**Stated exercise 1**
Answer these questions from the column on gay marriage:
(a) Which issue of The Economist carried the wedding cake cover?
(b) Since what year has The Economist been published in London?
(c) Who raised the specter of same-sex couples marrying during the fight over Question 1?
**Stated exercise 2**
Please say whether each statement agrees with the column on gay marriage, quoting the words that decide it:
(a) The Economist prints bylines on its articles.
(b) The writer was shocked by the concept of gay marriage.
(c) The Economist's lead editorial notes that married people are generally healthier than singles.

**Text excerpt**
© 1995 Casco Bay Weekly | Sarah Goodyear | January 18, 1996

Wedding bells

Gay marriage: not if, but when

I got a bit of a shock the other day when I opened up my mailbox. There was a magazine in there that had a picture of a wedding cake on the cover, crowned by one of those corny ornaments representing the happy couple. The only thing that made this wedding cake different was that the hand-holding figures on the nuptial pinnacle were both male. The headline? "Let them wed."

What shocked me certainly wasn't the concept of gay marriage. What shocked me was that this subversive image appeared on the Jan. 6 cover of The Economist.

For those unfamiliar with the publication, The Economist is hardly a radical rag. Published in London since 1843, the weekly magazine is a model of stiff-upper-lip British reserve. It advocates a cold-blooded, laissez-faire capitalism and is filled with useful news about restless third-world nations where a gentleman of means might want to set up in business. Tory in perspective,The Economist cultivates a wry, dry editorial tone whose genteel uniformity is emphasized by the utter absence of bylines.

Yet despite its reputation as a conservative bastion, the magazine is not ideological as a rule. It is, rather, icily pragmatic. And that pragmatism has led the editors to conclude that "there is no compelling reason to exclude homosexuals from marriage, and several compelling reasons to include them."

It's an argument that probably wouldn't go over very well in Maine, at least not in the current political climate. Last November, when the fight over the anti-gay rights Question 1 was going on, the issue of gay marriage was never raised by those who might advocate it. Instead, the specter of lesbian and gay male couples being joined in matrimony was conjured up only by Carolyn Cosby and her cronies, as an example of the dreaded "special rights" that homosexuals might want to claim if they weren't stopped, and soon.

Of course, marriage to the one you love hasn't been a special right in our society for an awfully long time - if you're heterosexual, that is. Nonetheless, this is one issue that really gets anti-gay bigots in a lather. Such marriages would undermine traditional families, they argue. They'd destroy the morals of our nation. They'd be an affront to God.

Advocates of same-sex marriage can be equally emotional in defense of the concept. So reading the cool-headed arguments in favor of queer unions in The Economist was instructive. "Traditionalists . . . are wrong to see gay marriage as trivial or frivolous . . .", the lead editorial opines, noting that married people are as a rule physically healthier and more financially secure than singles. "Homosexuals need emotional and economic stability no less than heterosexuals - and society surely benefits when they have it."

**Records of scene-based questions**

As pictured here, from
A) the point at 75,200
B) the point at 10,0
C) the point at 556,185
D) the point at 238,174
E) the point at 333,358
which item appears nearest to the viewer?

**Final answer 1**
(a) The Jan. 6 issue.
(b) Since 1843.
(c) Carolyn Cosby and her cronies.

**Final answer 2**
(a) No: "the utter absence of bylines."
(b) No: "What shocked me certainly wasn't the concept of gay marriage."
(c) Yes: "noting that married people are as a rule physically healthier and more financially secure than singles."